Variance-Dependent Best Arm Identification
This work addresses the variance-dependent best arm identification problem for stochastic bandits, offering a significant improvement over prior variance-independent algorithms in favorable scenarios.
The paper tackles the problem of identifying the best arm in a stochastic multi-armed bandit by proposing an adaptive algorithm that uses variance-dependent sampling, achieving a sample complexity of O(∑(σ_i²/Δ_i² + 1/Δ_i)(ln δ⁻¹ + ln ln Δ_i⁻¹)) and removing an extra ln n factor compared to state-of-the-art methods, with a matching lower bound proving optimality up to doubly logarithmic terms.
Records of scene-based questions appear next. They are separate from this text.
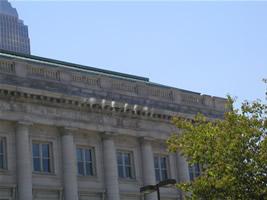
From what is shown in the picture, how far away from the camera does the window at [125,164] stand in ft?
131

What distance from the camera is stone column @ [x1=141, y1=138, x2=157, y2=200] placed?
40250 mm

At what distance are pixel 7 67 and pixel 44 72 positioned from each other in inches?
102

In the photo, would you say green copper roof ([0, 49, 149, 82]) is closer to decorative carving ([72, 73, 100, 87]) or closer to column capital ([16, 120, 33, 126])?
decorative carving ([72, 73, 100, 87])

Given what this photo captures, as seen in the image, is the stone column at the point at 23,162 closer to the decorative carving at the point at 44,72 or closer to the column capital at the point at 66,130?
the column capital at the point at 66,130

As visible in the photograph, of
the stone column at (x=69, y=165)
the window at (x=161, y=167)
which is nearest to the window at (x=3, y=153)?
the stone column at (x=69, y=165)

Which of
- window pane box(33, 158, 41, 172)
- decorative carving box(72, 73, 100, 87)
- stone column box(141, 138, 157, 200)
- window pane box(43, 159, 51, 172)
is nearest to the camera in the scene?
window pane box(33, 158, 41, 172)

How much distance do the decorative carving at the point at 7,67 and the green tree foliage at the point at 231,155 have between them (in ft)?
39.5

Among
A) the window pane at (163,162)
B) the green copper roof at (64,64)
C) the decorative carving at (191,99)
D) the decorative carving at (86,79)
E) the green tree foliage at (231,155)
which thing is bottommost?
the green tree foliage at (231,155)

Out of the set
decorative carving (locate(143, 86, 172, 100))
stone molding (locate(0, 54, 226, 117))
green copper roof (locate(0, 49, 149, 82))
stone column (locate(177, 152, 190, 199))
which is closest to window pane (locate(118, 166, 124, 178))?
stone molding (locate(0, 54, 226, 117))

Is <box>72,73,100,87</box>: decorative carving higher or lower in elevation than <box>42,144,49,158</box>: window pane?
higher

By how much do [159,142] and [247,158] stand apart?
622 inches

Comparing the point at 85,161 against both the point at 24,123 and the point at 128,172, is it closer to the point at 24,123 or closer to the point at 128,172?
the point at 128,172

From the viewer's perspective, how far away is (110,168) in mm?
38344

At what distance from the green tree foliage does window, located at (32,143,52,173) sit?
1042cm
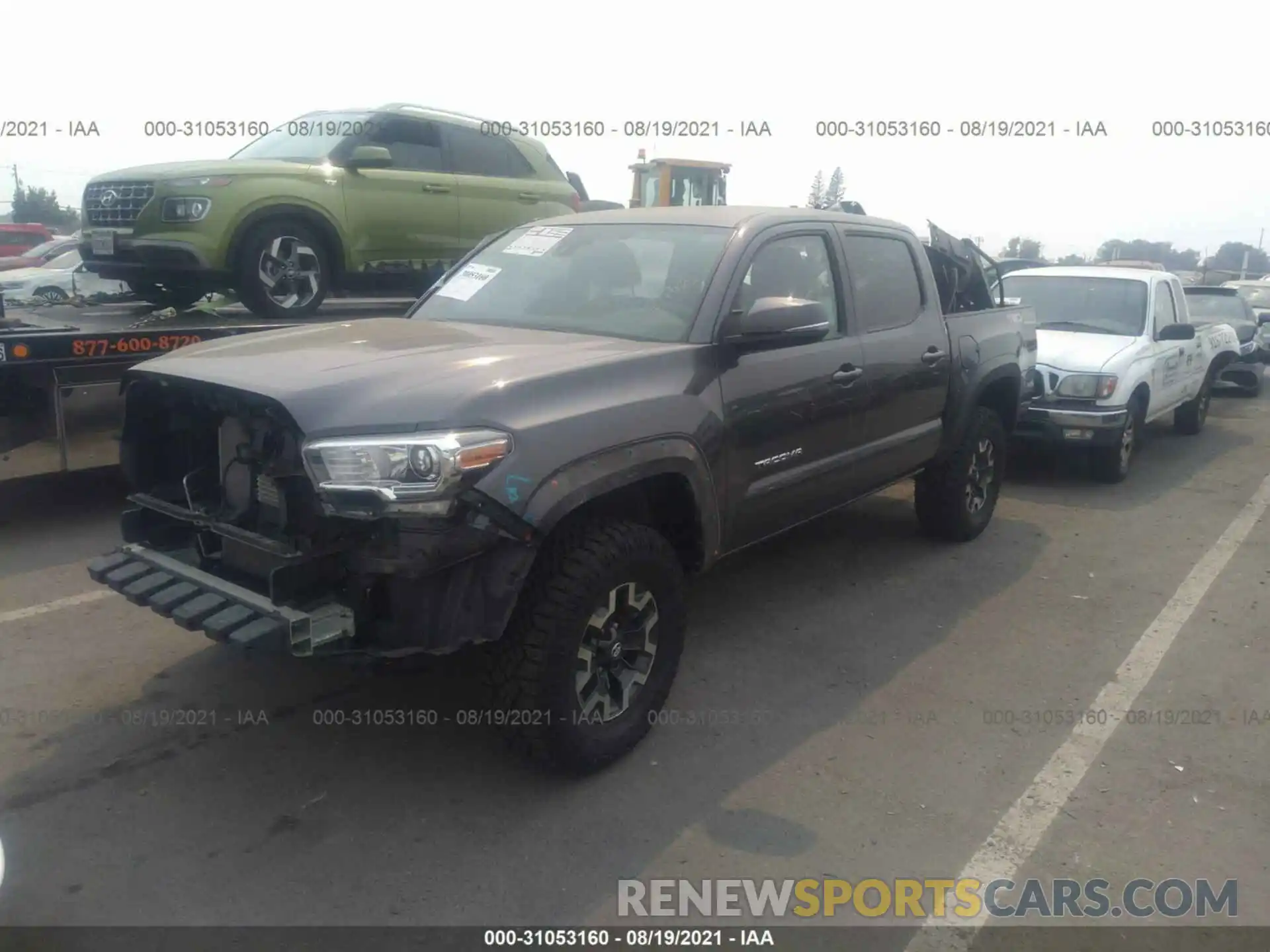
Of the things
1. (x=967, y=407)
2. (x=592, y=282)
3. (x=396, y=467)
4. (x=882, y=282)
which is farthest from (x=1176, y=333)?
(x=396, y=467)

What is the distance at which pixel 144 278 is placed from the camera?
280 inches

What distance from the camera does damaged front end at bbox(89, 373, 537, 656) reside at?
300cm

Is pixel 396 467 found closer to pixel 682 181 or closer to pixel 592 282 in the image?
pixel 592 282

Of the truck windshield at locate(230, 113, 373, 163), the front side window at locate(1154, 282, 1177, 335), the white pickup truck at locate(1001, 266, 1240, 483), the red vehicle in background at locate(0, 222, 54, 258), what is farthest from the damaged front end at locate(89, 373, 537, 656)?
the red vehicle in background at locate(0, 222, 54, 258)

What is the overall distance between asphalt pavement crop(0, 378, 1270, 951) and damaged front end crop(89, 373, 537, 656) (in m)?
0.24

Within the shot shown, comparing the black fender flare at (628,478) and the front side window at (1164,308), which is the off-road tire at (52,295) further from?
the front side window at (1164,308)

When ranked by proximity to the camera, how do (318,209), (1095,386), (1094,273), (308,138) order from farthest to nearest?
(1094,273) < (1095,386) < (308,138) < (318,209)

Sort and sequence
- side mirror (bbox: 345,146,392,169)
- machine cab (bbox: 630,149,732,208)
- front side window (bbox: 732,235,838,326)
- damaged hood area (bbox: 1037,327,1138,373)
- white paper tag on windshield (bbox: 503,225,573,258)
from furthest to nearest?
1. machine cab (bbox: 630,149,732,208)
2. damaged hood area (bbox: 1037,327,1138,373)
3. side mirror (bbox: 345,146,392,169)
4. white paper tag on windshield (bbox: 503,225,573,258)
5. front side window (bbox: 732,235,838,326)

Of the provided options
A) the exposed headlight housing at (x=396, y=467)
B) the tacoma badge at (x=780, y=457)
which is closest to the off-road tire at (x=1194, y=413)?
the tacoma badge at (x=780, y=457)

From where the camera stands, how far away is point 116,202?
696cm

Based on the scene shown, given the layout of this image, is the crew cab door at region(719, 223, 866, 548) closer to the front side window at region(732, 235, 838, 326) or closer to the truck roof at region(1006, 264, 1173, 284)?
the front side window at region(732, 235, 838, 326)

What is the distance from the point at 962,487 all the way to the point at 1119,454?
2853 mm

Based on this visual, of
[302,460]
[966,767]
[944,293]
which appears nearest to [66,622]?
[302,460]

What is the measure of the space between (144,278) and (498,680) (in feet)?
17.1
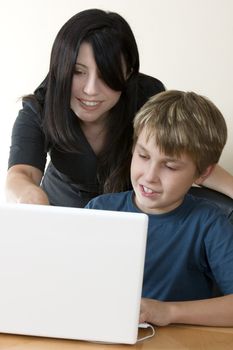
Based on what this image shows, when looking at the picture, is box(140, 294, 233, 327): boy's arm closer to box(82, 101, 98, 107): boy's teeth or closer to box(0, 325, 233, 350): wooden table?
box(0, 325, 233, 350): wooden table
We study the problem of identifying the best arm in a stochastic multi-armed bandit game. Given a set of $n$ arms indexed from $1$ to $n$, each arm $i$ is associated with an unknown reward distribution supported on $[0,1]$ with mean $θ_i$ and variance $σ_i^2$. Assume $θ_1 > θ_2 \geq \cdots \geqθ_n$. We propose an adaptive algorithm which explores the gaps and variances of the rewards of the arms and makes future decisions based on the gathered information using a novel approach called \textit{grouped median elimination}. The proposed algorithm guarantees to output the best arm with probability $(1-δ)$ and uses at most $O \left(\sum_{i = 1}^n \left(\frac{σ_i^2}{Δ_i^2} + \frac{1}{Δ_i}\right)(\ln δ^{-1} + \ln \ln Δ_i^{-1})\right)$ samples, where $Δ_i$ ($i \geq 2$) denotes the reward gap between arm $i$ and the best arm and we define $Δ_1 = Δ_2$. This achieves a significant advantage over the variance-independent algorithms in some favorable scenarios and is the first result that removes the extra $\ln n$ factor on the best arm compared with the state-of-the-art. We further show that $Ω\left( \sum_{i = 1}^n \left( \frac{σ_i^2}{Δ_i^2} + \frac{1}{Δ_i} \right) \ln δ^{-1} \right)$ samples are necessary for an algorithm to achieve the same goal, thereby illustrating that our algorithm is optimal up to doubly logarithmic terms.